Before finishing up, let’s take a quick look at zone starts. This is a simple stat which tracks where a player starts a shift and where a player finishes a shift, measured in offensive zone percentage (Ozone% and FinOzone%). Tyler Bozak led the top 6 in Ozone% with 52.4%. Kessel (51.3%), Kulemin (51%) and Grabovski (50.2%) also had Ozone% over 50. Clarke MacArthur (49.5%) and Joffrey Lupul (47.7%) had the lowest percentages, speaking to the faith the coaching staff has in them getting the puck out of the defensive zone and into the offensive zone. Both Bozak (49.5%) and Kessel (50.6%) have lower finishing percentages than starting percentages, again indicating their inability to gain the offensive zone and stay there, even though the majority of their shifts start in the offensive zone. On the opposite side of the coin are Kulemin (53.5%), Grabovski (53.4%), MacArthur (51.9%) and Lupul (50.2%).

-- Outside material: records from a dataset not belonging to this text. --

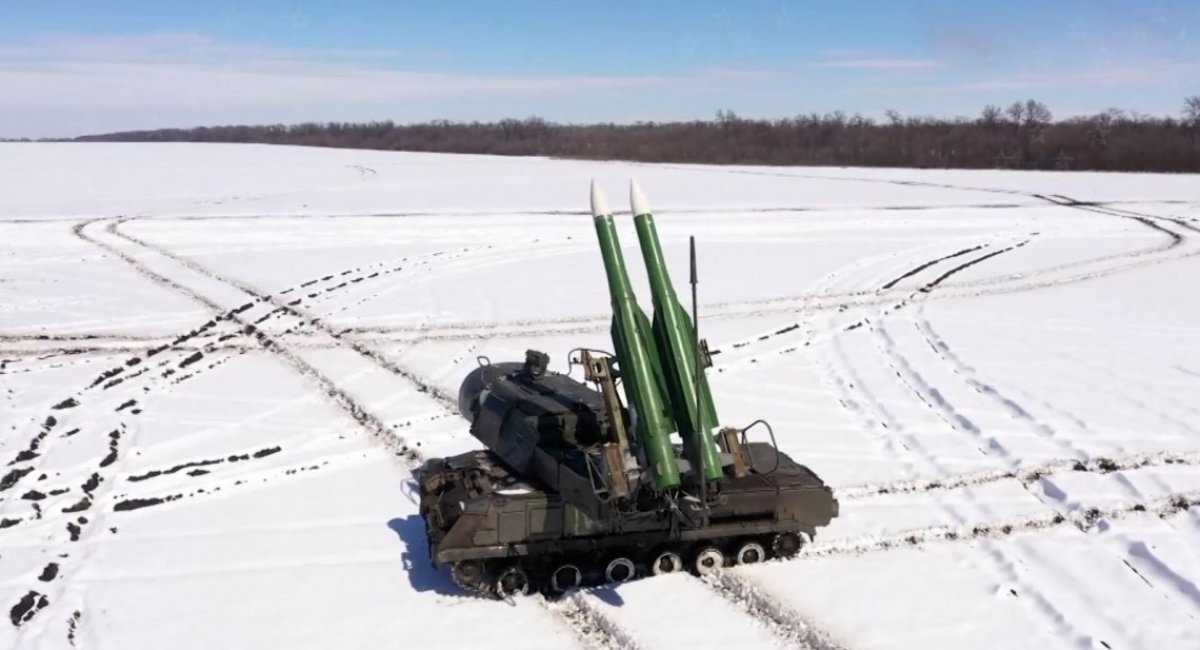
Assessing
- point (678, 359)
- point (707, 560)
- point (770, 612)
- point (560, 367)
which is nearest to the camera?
point (770, 612)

That was a somewhat longwinded but rather complete look at the statistics of both the offensive and defensive aspects to the Leafs’ top 6. Before signing off, it would probably be best to share my thoughts on their future with the Leafs. Kessel led the team in shots (325) and had stretches where he was dominant. He’ll be a centerpiece on this team for a long time.  Grabovski (239 shots) and Kulemin (48 blocked shots) are the real deal, with Grabovski being pretty dynamic and Kulemin easily being the hardest worker on the team. MacArthur certainly surprised a lot of people, myself included, but if I had to pick someone to regress next season, it would be him. That said, he still had a fantastic season while averaging the fewest minutes of any top 6 forward on the team (17:06). For Lupul the most important thing is to what degree he can recapture his previous scoring prowess. If his back continues to haunt him and he becomes a shadow of his former self, I still think he’d fit in nicely as a third line player. As for Tyler Bozak, I think he could fit in rather nicely as a third line center. The defense is by no means perfect yet, but he’s fast and smart. His faceoff percentage is quite good, especially at home where it is 58.61%. Playing on a line with Colby Armstrong next year if the Leafs find a new center for Kessel would help Bozak immensely. With a few pieces, this top 6 could be dominant.